• [Task statement]
Continue the article on Blainjett Aviation's Dynamic Variable Pitch rotor system, picking up right after its final paragraph.
─── Excerpt
Blainjett Aviation is offering eVTOL aircraft developers what it says will be a more efficient lift rotor propulsion system than currently available tilt-rotor and ducted fan designs. Its patented Dynamic Variable Pitch (DVP) technology was recently adopted by Horizon Aeronautics for its in-development Hoverbike, but the Delaware-based start-up says it could be used for larger vehicles.
According to company founder Cary Zachary, the DVP concept avoids the need to change the angle of attack of an aircraft’s rotors to support the forward thrust required for cruise flight. Instead, the system changes the pitch of the 32-inch-diameter blades using Blainjett’s proprietary cam and flexible plate mechanism.
For Horizon’s Hoverbike, which is similar in appearance to a jet ski, the DVP rotors are to be installed in the lower fuselage, with half of each multi-blade located within the body of the vehicle and the other half exposed. The blade pitch is increased as they pass through the exposed outer half of the spinning rotor arc, with the blade pitch returned to neutral as they pass through a fairing within the hoverbike body.
Zachary told FutureFlight that the architecture for the DVP concept could be adjusted for a larger eVTOL aircraft. “For instance, in one configuration combined with a pusherprop, only the advancing blades of the hemispherical rotor configuration would be exposed and the DVP mechanism is not engaged. The rotors could slow down and operate more efficiently to reduce drag and achieve higher speeds,” he said. “It could offer major improvements over quadcopter as well as other eVTOL configurations.”
──────
─── Source data
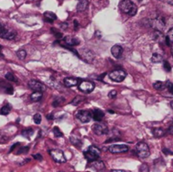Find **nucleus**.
──────
• [Result of this exercise]
In addition to Horizon Aeronautics, which Zachary said could have a prototype built by the end of this year, Blainjett is working with Praxis Aerospace Concepts International on a STOL design for a long-range drone with a 15-foot wingspan. His business plan calls for the DVP technology to be licensed for development and production by other companies.
“It turned out that when we compared our thrust output and efficiency to ducted fans and smaller rotors, we were two to three times more efficient with two or three times more power density while fitting in the same available space,” Zachary explained. “There’s also a reduction in aerodynamic drag in forward flight.”
The basis for this Blainjett claim is the company’s contention that ducted fans in a hover generate around two grams of thrust per watt of electrical power. Zachary stated that while propellers operating at 50 percent power can generate around six grams per watt, they require more space in the airframe. “We can get more efficiency with our hemispherical design and we can get more power,” he said. “We’ve taken a propeller that normally wouldn’t fit and generated a lot more thrust in a small amount of space. The smaller aerodynamic profile of the aircraft can also net some efficiency gains even when there are no space constraints on the ground.”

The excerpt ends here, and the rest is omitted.